Tangled grass grew right up to the edge of the barn on the other side, the unmown stalks dead and brown and matted to together like the coat of an old unloved dog. But the ground was fairly level, once you got down the gently graded slope against the wall, and moved down into a little hollow nestled among the eleagnus. Birds shot from the brush at their approach, doves fluttering hard to escape their path. Two rabbits darted for cover, brown coats gleaming in the bright winter sun.
Holly smiled, and slowly, slowly, her pulse began to settle, and her nerves to firm up.
“What a pretty old farm,” she murmured. “Why’s it abandoned?”
Michael shrugged. “My boss inherited it when his old man died. I think it had bad memories, or something.”
“Hmm. I can understand that.”
“Yeah?” He cast her a fast, unobtrusive look that she met with silence, then shrugged again. “Wait here, and I’ll get everything set up.”
With his backpack and his leather jacket and his perfect-fitting jeans, he walked about fifteen yards straight out from the place they stood, to a place where three sheets of plywood were set up between two rickety sawhorses. The plywood was full of little holes where daylight shone through – they weren’t the first two people to use this spot for target practice.
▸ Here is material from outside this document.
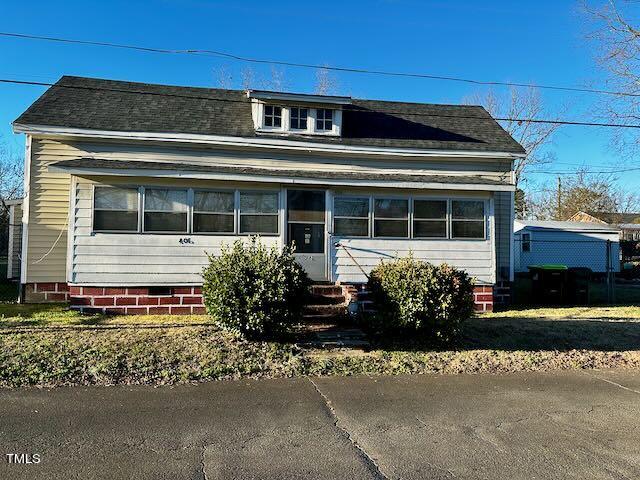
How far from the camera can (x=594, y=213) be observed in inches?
1619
Michael let the bag fall to the ground, and crouched to pull things out of it: paper targets, tape, a few old beer bottles. Behind her sunglasses, Holly watched not what he withdrew from the bag, but the man himself, soaking in all the little details she wasn’t afforded in the dark of Bell Bar every night. The way the leather stretched tight across his back, highlighting the exact shape of his shoulder blades, and the sleek muscles around them. The way his jeans gapped a little in back and she could see the white waistband of his…yeah, boxer-briefs, if she had to guess, dark gray, contrast stitching. All over his body, his muscles were compact and close to his body; a wealth of strength without all the extra bulk. She loved the proportions of him. The way at six feet, he was taller than the other men in her life had been, but the height never made her feel any smaller. It was never really size that made a person feel little, after all, but words. Deeds. Evil intent.
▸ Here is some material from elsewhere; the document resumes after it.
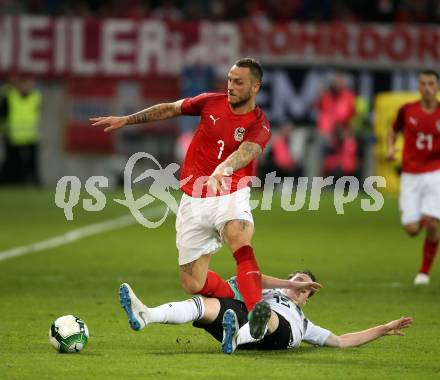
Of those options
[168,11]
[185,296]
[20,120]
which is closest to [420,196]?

But the time he’d finished setting up a line of targets and beer bottles for her to shoot, and was walking back, Holly had realized something. She wanted him. She’d never thought she’d feel that way, not after all that had happened. Sex was an awful, filthy thing for her. But she wanted this man. And even though the idea of actually being with him scared her witless, she couldn’t deny the acuteness of her fascination, the deep physical ache inside her. It didn’t even have to be sex; she craved something small, some tiny gesture of affection and intimacy.
Pathetic.
“Okay.” He reached her, and the bag went on the ground again. He spread a black-stained kitchen towel on the soft bed of grass, and then the guns came out. “We’ll start with this” – a small revolver with a long blue barrel that glimmered in the sun – “and move on to these” – another revolver, larger, heavier, with a shorter barrel, and two matte semiautos that had the hair on the back of her neck standing up.
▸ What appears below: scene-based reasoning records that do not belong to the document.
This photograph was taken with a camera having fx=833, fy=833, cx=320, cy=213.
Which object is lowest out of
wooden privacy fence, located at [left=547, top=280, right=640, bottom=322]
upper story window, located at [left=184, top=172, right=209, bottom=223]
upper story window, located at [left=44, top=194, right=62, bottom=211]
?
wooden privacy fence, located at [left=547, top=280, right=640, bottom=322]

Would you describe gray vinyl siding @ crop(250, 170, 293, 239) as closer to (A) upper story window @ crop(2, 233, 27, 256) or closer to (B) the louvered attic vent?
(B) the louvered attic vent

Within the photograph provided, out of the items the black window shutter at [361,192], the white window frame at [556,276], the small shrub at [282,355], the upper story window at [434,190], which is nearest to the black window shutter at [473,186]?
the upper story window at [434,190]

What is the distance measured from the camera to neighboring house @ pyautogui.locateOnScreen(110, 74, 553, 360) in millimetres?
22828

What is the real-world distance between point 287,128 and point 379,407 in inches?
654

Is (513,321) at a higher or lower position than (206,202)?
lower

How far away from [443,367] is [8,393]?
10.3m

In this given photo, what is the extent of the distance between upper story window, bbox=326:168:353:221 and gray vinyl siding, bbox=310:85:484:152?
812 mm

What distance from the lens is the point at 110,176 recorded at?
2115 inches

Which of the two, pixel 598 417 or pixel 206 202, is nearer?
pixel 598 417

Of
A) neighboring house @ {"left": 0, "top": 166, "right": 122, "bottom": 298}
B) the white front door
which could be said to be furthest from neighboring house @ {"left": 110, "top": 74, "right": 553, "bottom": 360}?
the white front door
He tipped his head back, so he was looking up at her as he crouched on the ground. As if he could read her thoughts, he said, “Don’t be intimidated. They won’t jump up and shoot you all by themselves. They only do what you make them do.”
She took a deep breath. “I know.”
“What’s scarier: these? Or the fact that you felt scared enough to try and hire a hit man?”
She frowned at him. “Not a very good hit man.”